Il est donc indispensable de réfléchir, en cette période de taux faible et dans l’environnement particulier que je vous ai décrit, à des moyens de relancer la croissance dans la zone euro. J’ai fait une proposition de pacte de croissance que j’ai présentée à plusieurs responsables allemands : mon homologue, M. Scholz, la présidente de la CDU, Mme Kramp-Karrenbauer, le président du patronat, notamment.

Cette proposition me semble équitable, juste et responsable. Elle tient compte de l’environnement monétaire, beaucoup plus favorable, et de la baisse des taux d’intérêt. Elle prévoit d’avancer dans trois directions, en tenant compte des différences de situation qui existent entre les dix-neuf États membres de la zone euro.

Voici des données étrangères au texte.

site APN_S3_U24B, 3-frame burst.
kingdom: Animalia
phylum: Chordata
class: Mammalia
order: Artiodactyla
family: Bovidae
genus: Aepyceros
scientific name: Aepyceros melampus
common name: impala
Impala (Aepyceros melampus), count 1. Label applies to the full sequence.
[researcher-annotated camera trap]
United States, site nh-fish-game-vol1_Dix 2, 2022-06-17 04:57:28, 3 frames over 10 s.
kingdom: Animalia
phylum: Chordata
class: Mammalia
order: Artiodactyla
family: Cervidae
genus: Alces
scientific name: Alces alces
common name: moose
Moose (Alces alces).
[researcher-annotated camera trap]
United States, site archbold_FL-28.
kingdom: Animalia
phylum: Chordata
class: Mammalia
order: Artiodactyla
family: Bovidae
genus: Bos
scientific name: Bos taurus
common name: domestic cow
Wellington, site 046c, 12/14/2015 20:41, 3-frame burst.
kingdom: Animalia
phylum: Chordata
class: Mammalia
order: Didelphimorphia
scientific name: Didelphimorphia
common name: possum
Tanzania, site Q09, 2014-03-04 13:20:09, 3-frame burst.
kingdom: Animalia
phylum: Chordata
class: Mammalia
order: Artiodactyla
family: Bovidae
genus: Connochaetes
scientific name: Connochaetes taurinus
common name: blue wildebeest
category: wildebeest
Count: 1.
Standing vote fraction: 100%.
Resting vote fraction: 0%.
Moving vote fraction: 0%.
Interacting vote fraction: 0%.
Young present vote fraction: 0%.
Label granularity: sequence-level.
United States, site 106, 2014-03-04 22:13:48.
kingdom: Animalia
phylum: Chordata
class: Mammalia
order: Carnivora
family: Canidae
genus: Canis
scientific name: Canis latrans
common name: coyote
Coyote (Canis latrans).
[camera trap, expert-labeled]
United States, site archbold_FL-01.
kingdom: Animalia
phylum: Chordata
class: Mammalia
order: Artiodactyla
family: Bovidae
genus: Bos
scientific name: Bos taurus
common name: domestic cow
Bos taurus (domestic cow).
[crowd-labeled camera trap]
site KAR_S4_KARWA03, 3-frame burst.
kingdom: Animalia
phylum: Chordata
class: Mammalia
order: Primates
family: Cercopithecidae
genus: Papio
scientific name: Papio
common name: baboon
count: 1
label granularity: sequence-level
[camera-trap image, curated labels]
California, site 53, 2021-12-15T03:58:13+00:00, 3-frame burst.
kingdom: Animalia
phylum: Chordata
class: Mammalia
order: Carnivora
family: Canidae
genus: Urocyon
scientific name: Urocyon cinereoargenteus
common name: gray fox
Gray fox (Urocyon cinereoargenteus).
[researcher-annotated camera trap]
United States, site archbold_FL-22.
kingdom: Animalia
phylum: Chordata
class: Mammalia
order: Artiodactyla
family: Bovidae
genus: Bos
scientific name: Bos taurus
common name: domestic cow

Pour certains, la priorité sera le premier pilier : poursuivre les réformes de structure pour gagner en compétitivité et en productivité. C’est en particulier le cas de la France qui avait un retard de compétitivité à combler ; la politique de l’offre que nous menons va dans ce sens comme toutes les réformes que la majorité a engagées depuis 2017 : le marché du travail, la formation, la qualification, la transformation fiscale, ou encore l’indemnisation du chômage.

Le deuxième pilier, c’est le respect des engagements européens. On ne peut pas faire une proposition de pacte de croissance à dix-neuf, si chacun s’exonère de ses responsabilités en matière de finances publiques – je rappelle que chaque pays a fait ce choix en toute souveraineté. Si nous voulons être crédibles, il nous faut respecter les engagements que nous avons souverainement souscrits vis-à-vis de nos partenaires européens.

M. Jérôme Bascher. Ce qui n’est pas le cas !

M. Bruno Le Maire, ministre. Le troisième pilier est destiné à tous les États qui en ont la possibilité, notamment ceux qui sont à l’équilibre budgétaire : investir davantage, par exemple dans les infrastructures, la transition énergétique, l’innovation et la recherche. C’est le moment ! Nous estimons qu’aujourd’hui l’Allemagne peut investir davantage dans ses infrastructures et dans l’innovation, pendant que la France poursuit le rétablissement de ses finances publiques et la transformation de son appareil productif grâce aux réformes de structure que nous avons engagées.

Je continuerai inlassablement cette discussion avec nos partenaires, car je crois dangereux, économiquement et politiquement, de laisser la zone euro dans une situation de croissance faible qui ne répond pas aux attentes de nos concitoyens.

Enfin, à l’échelle internationale, je tiens à rappeler l’implication constante du Président de la République auprès des chefs d’État du G7 et du G20 pour réduire les tensions commerciales qui pénalisent la croissance, l’investissement et l’emploi.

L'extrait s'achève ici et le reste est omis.